Problem —
Reproduce exactly the lines from the line containing "List these items" through the end of the records below, including both ends, and nothing else.

Excerpted records —

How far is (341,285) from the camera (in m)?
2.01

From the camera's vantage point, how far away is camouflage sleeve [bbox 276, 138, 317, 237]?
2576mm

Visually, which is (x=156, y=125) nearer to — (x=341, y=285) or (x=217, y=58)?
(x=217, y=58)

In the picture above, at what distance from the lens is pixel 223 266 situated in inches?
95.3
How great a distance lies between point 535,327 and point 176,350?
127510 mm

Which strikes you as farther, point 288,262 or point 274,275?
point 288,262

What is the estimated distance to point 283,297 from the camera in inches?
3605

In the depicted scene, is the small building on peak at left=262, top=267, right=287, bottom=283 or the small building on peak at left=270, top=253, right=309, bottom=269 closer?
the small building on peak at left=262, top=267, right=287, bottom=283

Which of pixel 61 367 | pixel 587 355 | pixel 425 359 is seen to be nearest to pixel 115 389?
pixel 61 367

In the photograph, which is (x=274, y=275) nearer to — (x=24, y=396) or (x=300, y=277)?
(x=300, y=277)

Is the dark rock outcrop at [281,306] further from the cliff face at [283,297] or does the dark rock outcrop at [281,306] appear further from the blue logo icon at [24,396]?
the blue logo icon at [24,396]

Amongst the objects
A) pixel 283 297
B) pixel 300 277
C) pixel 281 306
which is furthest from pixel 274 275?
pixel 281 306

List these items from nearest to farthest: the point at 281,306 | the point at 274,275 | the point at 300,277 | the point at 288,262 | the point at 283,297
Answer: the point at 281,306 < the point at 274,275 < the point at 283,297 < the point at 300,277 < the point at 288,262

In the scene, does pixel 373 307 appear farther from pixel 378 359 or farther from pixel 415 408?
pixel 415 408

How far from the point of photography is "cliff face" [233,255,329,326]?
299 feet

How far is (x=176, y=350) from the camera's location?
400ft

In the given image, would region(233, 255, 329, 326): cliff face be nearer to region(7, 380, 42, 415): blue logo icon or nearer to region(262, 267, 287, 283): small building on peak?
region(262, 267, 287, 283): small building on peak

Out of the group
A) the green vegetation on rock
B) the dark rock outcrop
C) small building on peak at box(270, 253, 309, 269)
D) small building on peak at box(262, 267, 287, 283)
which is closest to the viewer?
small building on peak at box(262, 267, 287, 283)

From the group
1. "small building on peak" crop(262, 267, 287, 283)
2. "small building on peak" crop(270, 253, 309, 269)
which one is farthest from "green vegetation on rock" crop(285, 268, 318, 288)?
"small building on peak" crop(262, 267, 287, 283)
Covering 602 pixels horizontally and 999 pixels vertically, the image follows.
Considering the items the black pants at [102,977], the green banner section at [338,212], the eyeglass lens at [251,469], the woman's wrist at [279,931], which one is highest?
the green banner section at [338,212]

Task answer —
List these items from nearest to farthest: the point at 281,306 | the point at 274,275 | the point at 300,277 | the point at 288,262 | the point at 283,297
Answer: the point at 281,306 < the point at 274,275 < the point at 283,297 < the point at 300,277 < the point at 288,262

In the scene, does pixel 373 307 appear farther from pixel 378 359 or farther from pixel 415 408?
pixel 415 408

How far from the point of photography is "cliff face" [233,255,329,326]?
299 feet

How far is (x=176, y=350) from the camera's location?
400ft

In the given image, would region(233, 255, 329, 326): cliff face be nearer to region(7, 380, 42, 415): blue logo icon or nearer to region(262, 267, 287, 283): small building on peak?
region(262, 267, 287, 283): small building on peak

Out of the group
A) the green vegetation on rock
B) the dark rock outcrop
C) small building on peak at box(270, 253, 309, 269)
D) small building on peak at box(262, 267, 287, 283)
which is closest to the viewer?
small building on peak at box(262, 267, 287, 283)

From the group
1. "small building on peak" crop(262, 267, 287, 283)
2. "small building on peak" crop(270, 253, 309, 269)
which one is farthest from "green vegetation on rock" crop(285, 268, 318, 288)?
"small building on peak" crop(262, 267, 287, 283)
Covering 602 pixels horizontally and 999 pixels vertically, the image follows.
Considering the items the black pants at [102,977], the green banner section at [338,212], the eyeglass lens at [251,469], the woman's wrist at [279,931], which one is highest?
the green banner section at [338,212]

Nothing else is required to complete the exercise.